Really, I think way too much credit is given to Constantine and the conventions in Rome. After all, they later burned the library at Alexandria and routinely killed, ejected and persecuted everyone who disagreed with their conclusions on a wide array of very dubious doctrinal mutations.
The martyrdom of the saints of the ages, and the suppression of most of the foundational truths of the true Bride and Body of Christ can be traced to the Nicene convention as well.
It was there where a group of bishops who had been in a seesaw struggle for power for over a century, a battle evolved involving intrigue, assassinations and persecutions against each other- a battle only nominally about doctrine. It was primarily about influence with the "christian" Ceasars. According to Josephus, only about one quarter of the bishops invited to the Nicene convention went- and their way was payed, round trip with lodging for anyone who wanted to accept the invite. Maybe those who didn't go knew it was a set up. After all, bishops who refused to sign were threatened with anathema, expulsion from the empire (a dire fate in those days of barbarianism), imprisonment and death.

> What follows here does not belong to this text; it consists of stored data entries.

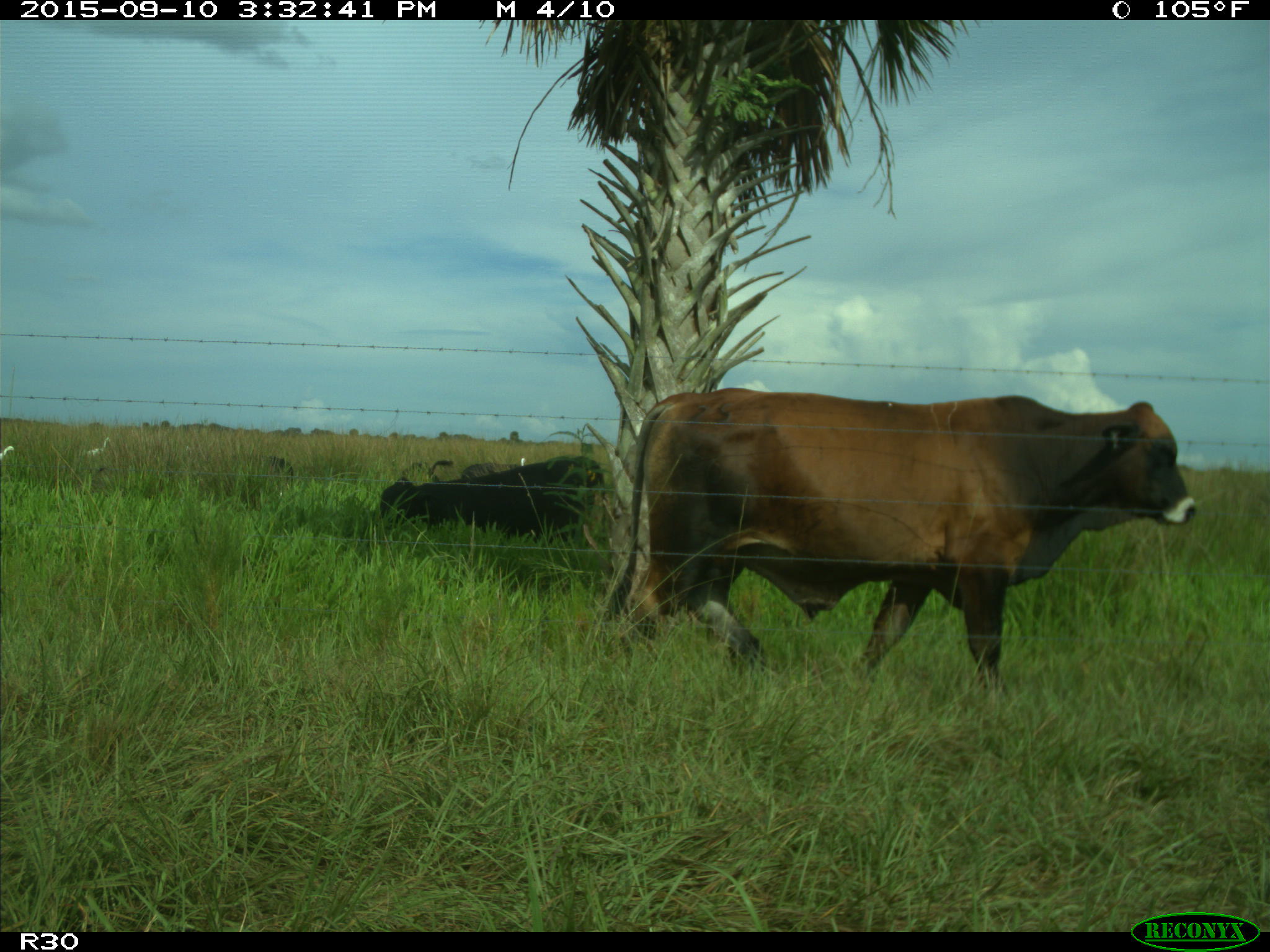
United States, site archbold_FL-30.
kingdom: Animalia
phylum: Chordata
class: Mammalia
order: Artiodactyla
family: Bovidae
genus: Bos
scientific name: Bos taurus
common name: domestic cow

I believe in the cannon as it is- but I personally believe it was congealing long before the fourth century. The councils were only recognizing a previous historic course. In any case, the histories written by the perpetrators of massive crimes must be read with a bit of reserve. Cain's history would have read differently than Abel's, but then, Abel had no time to write one- he was too busy dying.
It was only because of education, renaissance and revolt against the Roman heel of spiritual, political and ideological dominion that the scriptures were ever translated, printed and distributed to the public.
For me, the scriptures themselves are all the testimony I need that somehow, God, who works all things according to the counsel of His will- did just that, triumphing again over time and man's futility. The burning in my heart is my confirmation.